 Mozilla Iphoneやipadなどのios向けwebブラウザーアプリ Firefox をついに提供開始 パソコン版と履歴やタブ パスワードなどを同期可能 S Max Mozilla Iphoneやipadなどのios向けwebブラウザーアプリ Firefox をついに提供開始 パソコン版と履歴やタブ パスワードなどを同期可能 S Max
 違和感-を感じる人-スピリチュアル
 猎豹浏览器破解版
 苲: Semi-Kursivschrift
==========
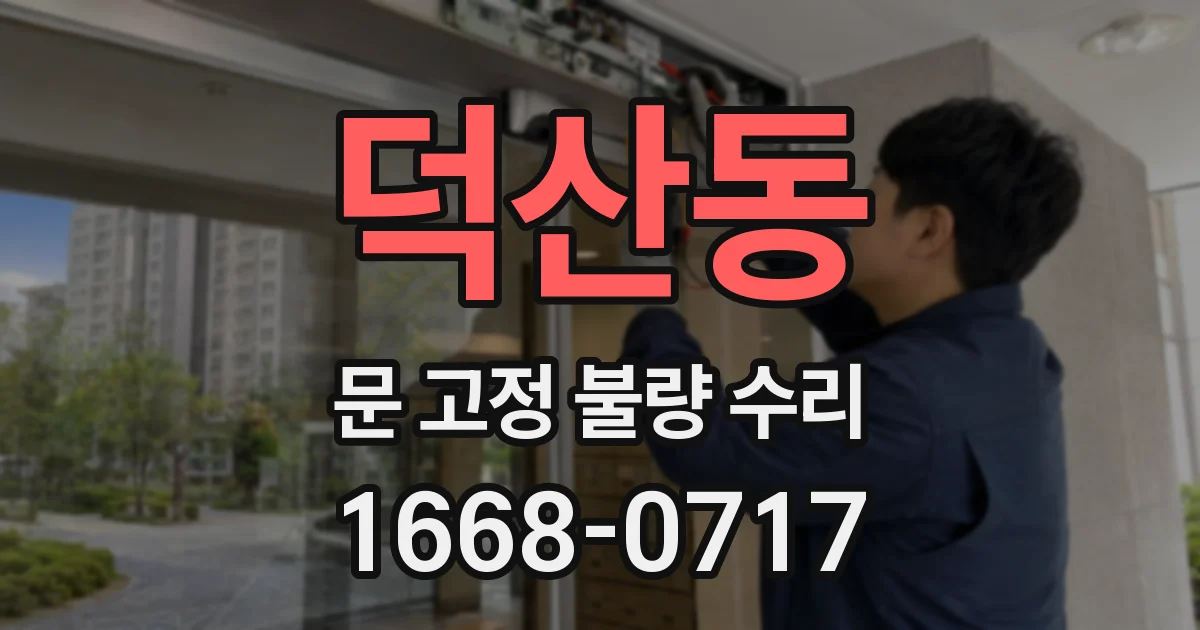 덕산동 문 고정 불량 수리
==========
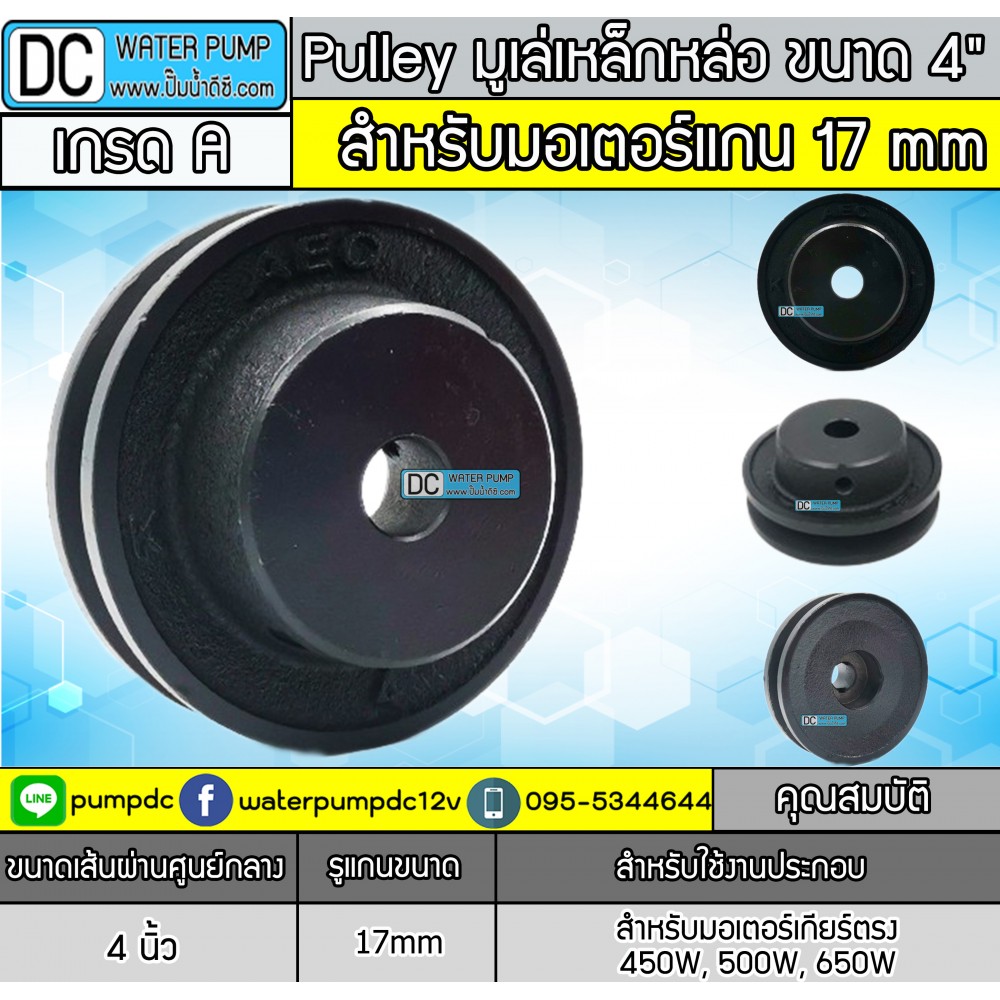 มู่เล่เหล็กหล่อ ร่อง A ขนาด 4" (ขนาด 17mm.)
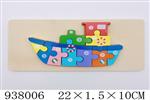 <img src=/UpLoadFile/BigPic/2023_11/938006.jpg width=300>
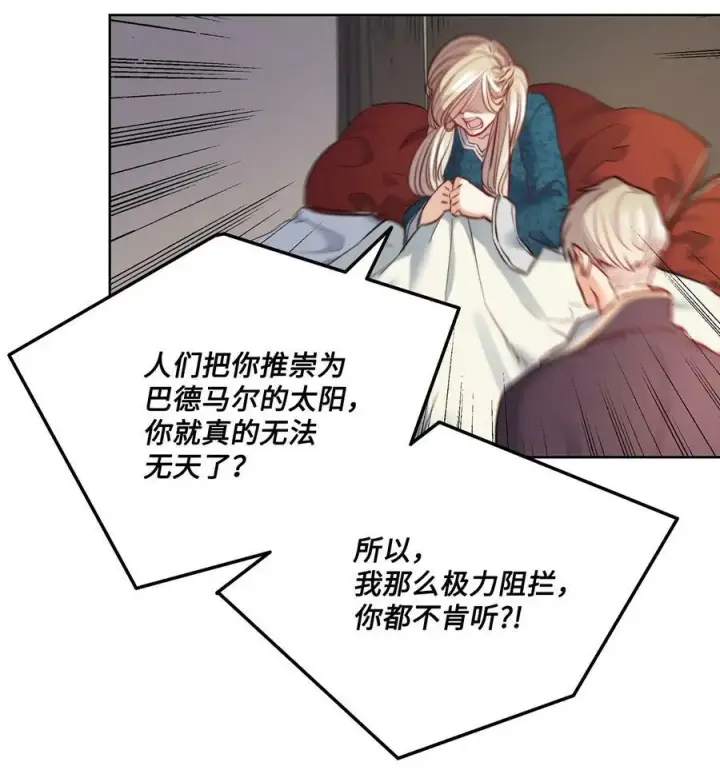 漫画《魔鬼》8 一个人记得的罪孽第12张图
==========
### Required work
Please copy out the entries from the line containing "S Max Mozilla" to the line containing "苲: Semi-Kursivschrift", including both of those lines, character for character.

### Output below
 Mozilla Iphoneやipadなどのios向けwebブラウザーアプリ Firefox をついに提供開始 パソコン版と履歴やタブ パスワードなどを同期可能 S Max Mozilla Iphoneやipadなどのios向けwebブラウザーアプリ Firefox をついに提供開始 パソコン版と履歴やタブ パスワードなどを同期可能 S Max
 違和感-を感じる人-スピリチュアル
 猎豹浏览器破解版
 苲: Semi-Kursivschrift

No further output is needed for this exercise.